L’analyse n’arrivait
pas à se terminer et butait sur l’inertie d’un réel palpable entre parler et se
taire. Une panne, un moment de crise qui dure et n’aboutit à aucune solution. L’impasse d’arriver à la fin de l’analyse, et
l’impossibilité de faire la passe étaient marquées par le sentiment d’un échec,
d’un deuil, d’une perte de l’analyse. Un rêve de fin, où le sac de l’analysante
tombe dans la trappe de l’ascenseur localisait cette perte de l’analyse
inatteignable. Cette crise de la fin de l’analyse met en jeu à nouveau la
jouissance de l’objet perdu, cette fois-ci pas du tout du côté de
l’insurrection mais du côté du laisser tomber. Il a fallu plusieurs années et
l’acte de l’analyste dans une troisième analyse pour permettre de sortir de
cette fixité d’une perte qui constituait un mode de jouissance qui infiltrait
toute la vie.
La crise comme moment de cristallisation d’un mode
de jouir
Dans cette
dernière analyse, cette fixité - la jouissance du symptôme - a été touchée par
les interprétations de l’analyste en deux temps.
D’abord,
l’interprétation « vous êtes une
toxicomane » qui montrait comment la jouissance de l’excès du symptôme
avait trouvé une satisfaction à se routiniser dans l’analyse, dans une
jouissance toxicomaniaque de la parole dans l’analyse (Hélène Bonnaud, sur cette différence entre jouissance de l’excès et la
jouissance satisfaction nous réfère au
cours de J.-A. Miller, Choses de finesse, cours du 14 janvier 2009).
C’était une façon de faire un sinthome qui satisfait le sujet à partir du
symptôme oral de l’anorexie, qui est une jouissance destructive et un symptôme
toujours mis en échec, en crise.
On y voit un moment où la crise du symptôme est résolue dans un mode de jouir qui satisfait le sujet.
Mais si cette interprétation a mis un terme à l’analyse, elle réduisait l’affaire à la jouissance de la parole, laissant le corps en exclusion qui continuait à provoquer l’angoisse.
On y voit un moment où la crise du symptôme est résolue dans un mode de jouir qui satisfait le sujet.
Mais si cette interprétation a mis un terme à l’analyse, elle réduisait l’affaire à la jouissance de la parole, laissant le corps en exclusion qui continuait à provoquer l’angoisse.
Le deuxième temps
se situe au moment où l’analyste coupe la séance sur une phrase du père restée
toujours hors analyse : « si
c’est une fille on la jettera par la fenêtre ». La phrase fait interprétation et permet de serrer un réel de ce
qui fonctionnait comme une chute du corps, une impression d’éjection qui
obligeait toujours à se tenir au bord pour ne pas tomber. Et l’analyste a
ramassé ce dire par son interprétation « un arrachement pour lutter contre l’éjection et un arrachement de
l’éjection ».
Ce que ce travail
sur la crise a donc mis en évidence c’est que c’est dans la mise en acte du
transfert que cette jouissance peut le mieux se lire. Les acting-out, les
moments de chute, voire de désespoir sont à mettre sur le plan de cette
jouissance de l’éjection. Dans ces moments de crise survient cette jouissance.

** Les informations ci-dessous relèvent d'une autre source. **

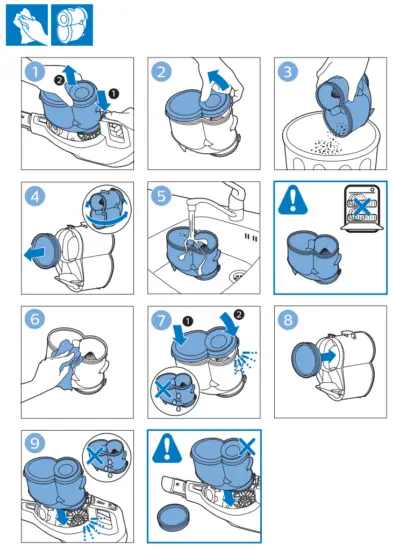 1
2
1
2
3
4
5
6
7
1
2
8
9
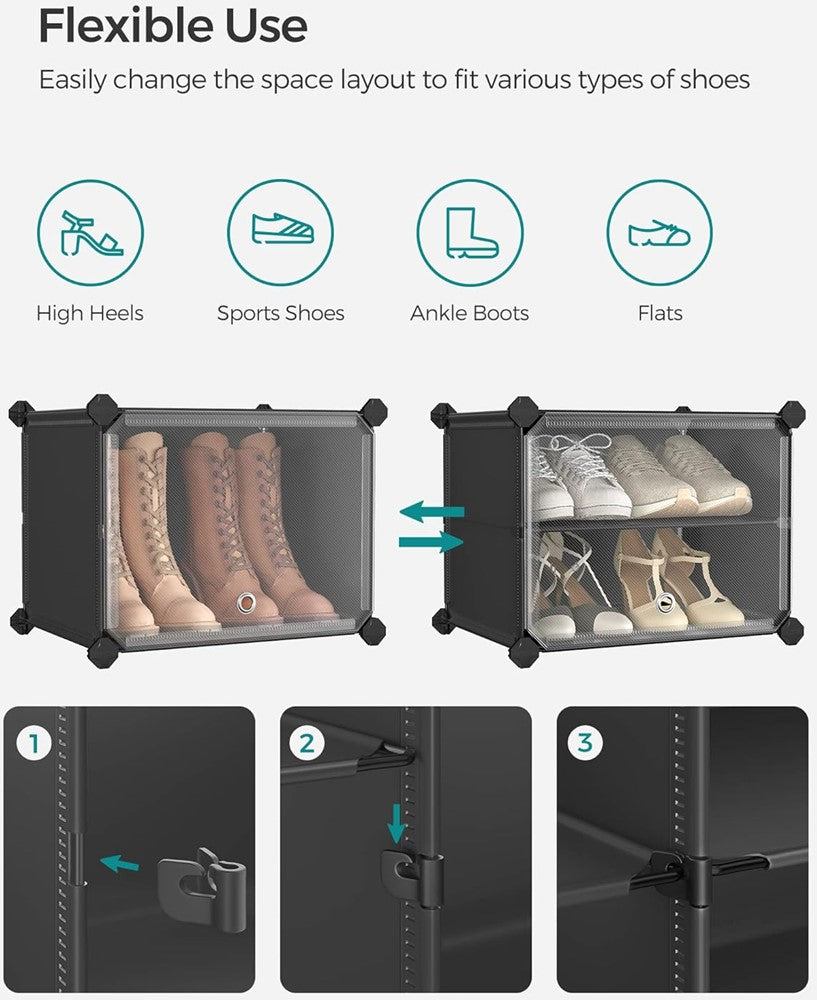 Flexible Use

Easily change the space layout to fit various types of shoes

High Heels

Sports Shoes

Ankle Boots

Flats

1

2

3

C’est là qu’on rejoint la crise comme moment de cristallisation de ce mode de jouir
propre au sujet, un mode d’éjection dont l’analyse comme procédé, comme
processus, aura été un mode de traitement.
Discussion
Après cette
intervention d’Hélène Bonnaud une discussion animée a eu lieu avec les
participants sur beaucoup de points de ses témoignages : sur le corps et
cette question difficile ‘d’avoir un corps’, sur le nom de l’indicible, sur le
transfert négatif et le désir de l’analyste dans sa différence avec le
‘vouloir’ de l’analyste, sur la question du sexe, sur les effets d’être nommé
passeur et beaucoup d’autres choses encore.
Nous remercions
beaucoup Hélène Bonnaud pour cet après-midi de travail avec nous, travail très
précis et avec beaucoup de finesse sur un thème - les crises du transfert - qui
est au cœur de notre sujet de travail de cette année dans notre Ecole.